** YOUR OBJECTIVE **
Transcribe every record beneath, precisely as written.

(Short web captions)
.....

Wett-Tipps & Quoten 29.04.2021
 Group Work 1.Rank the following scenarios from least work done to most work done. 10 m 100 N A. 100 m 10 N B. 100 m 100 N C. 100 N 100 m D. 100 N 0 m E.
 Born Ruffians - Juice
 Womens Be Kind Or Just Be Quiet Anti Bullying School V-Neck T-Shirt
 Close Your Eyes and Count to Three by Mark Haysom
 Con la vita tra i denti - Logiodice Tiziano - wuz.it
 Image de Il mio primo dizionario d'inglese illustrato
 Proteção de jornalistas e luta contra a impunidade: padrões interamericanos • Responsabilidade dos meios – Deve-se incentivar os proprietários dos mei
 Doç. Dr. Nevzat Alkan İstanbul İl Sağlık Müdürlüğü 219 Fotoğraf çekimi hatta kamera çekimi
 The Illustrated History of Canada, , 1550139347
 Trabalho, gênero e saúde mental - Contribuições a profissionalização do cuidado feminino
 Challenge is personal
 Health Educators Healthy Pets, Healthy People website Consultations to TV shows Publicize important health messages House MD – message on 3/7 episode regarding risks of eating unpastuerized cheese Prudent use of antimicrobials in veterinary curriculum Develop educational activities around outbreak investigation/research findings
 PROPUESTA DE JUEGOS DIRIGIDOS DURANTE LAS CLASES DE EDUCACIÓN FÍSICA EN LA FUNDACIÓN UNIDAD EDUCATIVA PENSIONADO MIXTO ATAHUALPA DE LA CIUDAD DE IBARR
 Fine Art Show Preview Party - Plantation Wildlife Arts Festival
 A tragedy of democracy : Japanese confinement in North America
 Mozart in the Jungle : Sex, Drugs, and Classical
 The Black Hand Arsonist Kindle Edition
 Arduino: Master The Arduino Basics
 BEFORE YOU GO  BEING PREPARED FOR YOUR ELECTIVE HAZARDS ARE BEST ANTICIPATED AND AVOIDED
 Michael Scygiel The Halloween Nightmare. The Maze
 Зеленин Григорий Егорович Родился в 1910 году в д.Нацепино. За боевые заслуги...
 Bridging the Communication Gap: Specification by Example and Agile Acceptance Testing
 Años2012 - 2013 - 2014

.....

** SOLUTION TO THIS PROBLEM **
Wett-Tipps & Quoten 29.04.2021
 Group Work 1.Rank the following scenarios from least work done to most work done. 10 m 100 N A. 100 m 10 N B. 100 m 100 N C. 100 N 100 m D. 100 N 0 m E.
 Born Ruffians - Juice
 Womens Be Kind Or Just Be Quiet Anti Bullying School V-Neck T-Shirt
 Close Your Eyes and Count to Three by Mark Haysom
 Con la vita tra i denti - Logiodice Tiziano - wuz.it
 Image de Il mio primo dizionario d'inglese illustrato
 Proteção de jornalistas e luta contra a impunidade: padrões interamericanos • Responsabilidade dos meios – Deve-se incentivar os proprietários dos mei
 Doç. Dr. Nevzat Alkan İstanbul İl Sağlık Müdürlüğü 219 Fotoğraf çekimi hatta kamera çekimi
 The Illustrated History of Canada, , 1550139347
 Trabalho, gênero e saúde mental - Contribuições a profissionalização do cuidado feminino
 Challenge is personal
 Health Educators Healthy Pets, Healthy People website Consultations to TV shows Publicize important health messages House MD – message on 3/7 episode regarding risks of eating unpastuerized cheese Prudent use of antimicrobials in veterinary curriculum Develop educational activities around outbreak investigation/research findings
 PROPUESTA DE JUEGOS DIRIGIDOS DURANTE LAS CLASES DE EDUCACIÓN FÍSICA EN LA FUNDACIÓN UNIDAD EDUCATIVA PENSIONADO MIXTO ATAHUALPA DE LA CIUDAD DE IBARR
 Fine Art Show Preview Party - Plantation Wildlife Arts Festival
 A tragedy of democracy : Japanese confinement in North America
 Mozart in the Jungle : Sex, Drugs, and Classical
 The Black Hand Arsonist Kindle Edition
 Arduino: Master The Arduino Basics
 BEFORE YOU GO  BEING PREPARED FOR YOUR ELECTIVE HAZARDS ARE BEST ANTICIPATED AND AVOIDED
 Michael Scygiel The Halloween Nightmare. The Maze
 Зеленин Григорий Егорович Родился в 1910 году в д.Нацепино. За боевые заслуги...
 Bridging the Communication Gap: Specification by Example and Agile Acceptance Testing
 Años2012 - 2013 - 2014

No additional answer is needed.